Er ist aber gerade als bekennender Nationalist und islamischer Traditionalist in der Lage die Versöhnung mit den Kurden durchzusetzen, ohne sein politische Macht zu verlieren. Genauer gesagt erdulden seine Anhänger diesen Teil seiner Politik weil sie in ihm zugeich eine Garant für ihre religiös-kulturelle Tradition sehen.

Erdogan befindet sich also in einer von ihm selbst geschaffenen Zwickmühle und hat obendrein die Stärke der neuen zivilgesellschaftlichen Kräfte unterschätzt. Hoffentlich wird ihm klar, dass er diese Kräfte nicht mehr mit Gewalt zurück halten kann.

mir
mir
11 Jahre zuvor

Es ist hauptsächlich die kurdische Landbevölkerung, die die AKP Partei von Erdogan zur Mehrheit im Parlament geführt hat.

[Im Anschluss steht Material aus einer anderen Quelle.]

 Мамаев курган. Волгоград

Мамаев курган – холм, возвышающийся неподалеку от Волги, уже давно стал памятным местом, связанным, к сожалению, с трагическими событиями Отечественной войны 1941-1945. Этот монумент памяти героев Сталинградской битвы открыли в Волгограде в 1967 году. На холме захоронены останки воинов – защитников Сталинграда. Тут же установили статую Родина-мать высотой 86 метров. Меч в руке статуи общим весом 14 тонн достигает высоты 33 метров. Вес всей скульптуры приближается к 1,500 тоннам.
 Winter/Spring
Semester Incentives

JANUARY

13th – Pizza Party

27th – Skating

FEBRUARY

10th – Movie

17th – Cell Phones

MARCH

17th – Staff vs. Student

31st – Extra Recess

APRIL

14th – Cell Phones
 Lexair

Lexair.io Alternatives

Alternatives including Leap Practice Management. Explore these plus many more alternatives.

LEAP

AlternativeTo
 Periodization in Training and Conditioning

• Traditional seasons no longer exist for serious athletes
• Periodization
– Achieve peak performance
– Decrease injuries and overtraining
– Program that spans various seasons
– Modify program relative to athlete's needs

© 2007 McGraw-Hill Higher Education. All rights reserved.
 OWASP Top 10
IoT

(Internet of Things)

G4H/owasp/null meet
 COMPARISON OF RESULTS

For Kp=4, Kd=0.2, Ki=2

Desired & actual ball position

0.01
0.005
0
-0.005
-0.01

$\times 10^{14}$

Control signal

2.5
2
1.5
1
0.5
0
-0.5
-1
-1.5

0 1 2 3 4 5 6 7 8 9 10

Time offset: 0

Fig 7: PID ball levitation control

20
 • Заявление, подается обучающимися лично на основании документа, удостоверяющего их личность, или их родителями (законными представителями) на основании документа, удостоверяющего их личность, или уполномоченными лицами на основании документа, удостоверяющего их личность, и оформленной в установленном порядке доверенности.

Um einen gesellschaftspolitischen Wandel herbeizuführen muss jetzt wohl vor allem diese Bevölkerung in der Oppositionspolitik Thema sein.

Gute Bilder auch hier von Kollegen auf FB
https://www.facebook.com/knuraydin/media_set?set=a.10151534056509263.1073741824.639619262&type=1

https://www.facebook.com/photo.php?fbid=10151659907965479&set=a.10151659907690479.1073741829.731930478&type=1&theater

Helmut Junge
Helmut Junge
11 Jahre zuvor

@MIR, „Es ist hauptsächlich die kurdische Landbevölkerung, die die AKP Partei von Erdogan zur Mehrheit im Parlament geführt hat. “
Das überrascht mich, weil ich bisher glaubte, es sei genau umgekehrt.

@Arnold, „Mordernisierer“ wird wohl ein Schreibfehler sein.
Wegen des obigen Satzes von @Mir traue ich mich kaum noch die Lage in der Türkei zu diskutieren. Ob Erdogan „obendrein die Stärke der neuen zivilgesellschaftlichen Kräfte unterschätzt hat“, halte ich jetzt nicht mehr für sicher. Vielleicht sind die gar nicht so groß, wie sie erscheinen, und Erdogan weiß das?
Vielleicht ist die Idee mit dem Referendum gar kein Spiel, sondern Kalkül?

Arnold Voss
Arnold Voss
11 Jahre zuvor

Ein interessanter Schreibfehler, nicht wahr? Aber doch ein Schreibfehler. Das Referendum ist laut türkischer Verfassung gar nicht möglich, wenn das Gericht erst einmal Ja zum Bauprojekt gesagt hat. So schreibt zumindest die türkische Zeitung Hürriyet.Ich denke, dass Erdogan die Protestbewegung hinhalten und zugleich spalten will. Der Mann ist mit allen politischen Wassern gewaschen.